Work to be completed → Write the next part of the QoI-aware encoder-decoder documentation, starting after its final sentence.

Text provided →
_ _ _

A summary of the current QoI-aware encoder-decoder model and its hyperparameter settings can be printed using the summary() function:

# Print the QoI-aware encoder-decoder model summary
qoi_aware.summary()
QoI-aware encoder-decoder model summary...

(Model has been trained)


- - - - - - - - - - - - - - - - - - - - - - - - - - - - - - - - - - - - - - - - - - - - - - - - - - - - - - - - - - - -
Projection dimensionality:

        - 2D projection

- - - - - - - - - - - - - - - - - - - - - - - - - - - - - - - - - - - - - - - - - - - - - - - - - - - - - - - - - - - -
Encoder-decoder architecture:

        8-2-5-8-7

- - - - - - - - - - - - - - - - - - - - - - - - - - - - - - - - - - - - - - - - - - - - - - - - - - - - - - - - - - - -
Activation functions:

        (8)--linear--(2)--tanh--(5)--tanh--(8)--linear--(7)

- - - - - - - - - - - - - - - - - - - - - - - - - - - - - - - - - - - - - - - - - - - - - - - - - - - - - - - - - - - -
Variables at the decoder output:

        - 3 projection independent variables
        - 2 projection dependent variables
        - 2 transformed projection dependent variables using signed-square-root

- - - - - - - - - - - - - - - - - - - - - - - - - - - - - - - - - - - - - - - - - - - - - - - - - - - - - - - - - - - -
Model validation:

        - Using 10% of input data as validation data
        - Model will be trained on 90% of input data

- - - - - - - - - - - - - - - - - - - - - - - - - - - - - - - - - - - - - - - - - - - - - - - - - - - - - - - - - - - -
Hyperparameters:

        - Batch size:           100
        - # of epochs:          200
        - Optimizer:            <keras.src.optimizers.legacy.adam.Adam object at 0x7f9e0f29f310>
        - Loss function:        MSE

- - - - - - - - - - - - - - - - - - - - - - - - - - - - - - - - - - - - - - - - - - - - - - - - - - - - - - - - - - - -
Weights initialization in the encoder:

        - Glorot uniform

- - - - - - - - - - - - - - - - - - - - - - - - - - - - - - - - - - - - - - - - - - - - - - - - - - - - - - - - - - - -
Weights initialization in the decoder:

        - Glorot uniform

- - - - - - - - - - - - - - - - - - - - - - - - - - - - - - - - - - - - - - - - - - - - - - - - - - - - - - - - - - - -
Weights updates in the encoder:

        - Initial weights in the encoder will be kept for 10 first epochs
        - Weights in the encoder will change once every 2 epochs

- - - - - - - - - - - - - - - - - - - - - - - - - - - - - - - - - - - - - - - - - - - - - - - - - - - - - - - - - - - -
Results reproducibility:

        - Reproducible neural network training will be assured using random seed: 100

= = = = = = = = = = = = = = = = = = = = = = = = = = = = = = = = = = = = = = = = = = = = = = = = = = = = = = = = = = = =
Training results:

        - Minimum training loss:                0.0852246955037117
        - Minimum training loss at epoch:       199

        - Minimum validation loss:              0.06681100279092789
        - Minimum validation loss at epoch:     182

- - - - - - - - - - - - - - - - - - - - - - - - - - - - - - - - - - - - - - - - - - - - - - - - - - - - - - - - - - - -
Parameters:
  • input_datanumpy.ndarray specifying the data set used as the input to the encoder-decoder. It should be of size (n_observations,n_variables). Note that input data is not preprocessed inside the QoIAwareProjection class in any way. If the input data should be centered and scaled, you need to take care of this before passing it as a parameter.

_ _ _

Stored data →

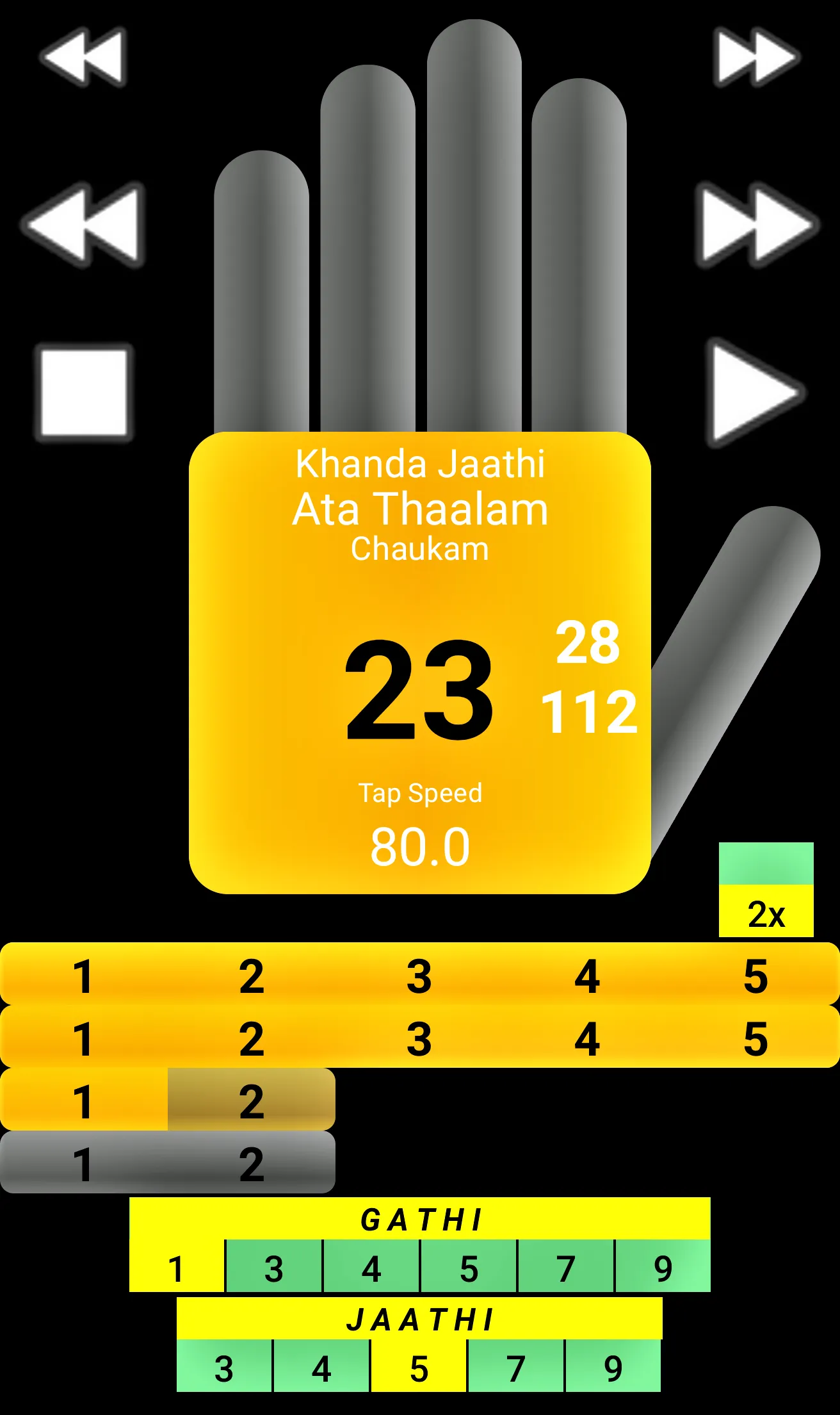 Carnatic Thaalam Robot | Indus Appstore | Screenshot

_ _ _

Result of the exercise →
  • n_componentsint specifying the dimensionality of the QoI-aware encoder-decoder projection. This is equal to the number of neurons in the bottleneck layer.

  • optimizertf.optimizers or tf.optimizers.legacy or str specifying the optimizer to use along with its parameters.

  • projection_independent_outputs – (optional) numpy.ndarray specifying any projection-independent outputs at the decoder. It should be of size (n_observations,n_projection_independent_outputs).

  • projection_dependent_outputs – (optional) numpy.ndarray specifying any projection-dependent outputs at the decoder. During training, projection_dependent_outputs is projected onto the current basis matrix and the decoder outputs are updated accordingly. It should be of size (n_observations,n_variables).

  • activation_decoder – (optional) str or tuple specifying activation functions in all the decoding layers. If set to str, the same activation function is used in all decoding layers. If set to a tuple of str, a different activation function can be set at different decoding layers. The number of elements in the tuple should match the number of decoding layers! str and str elements of the tuple can only be 'linear', 'sigmoid', or 'tanh'. Note, that the activation function in the encoder is hardcoded to 'linear'.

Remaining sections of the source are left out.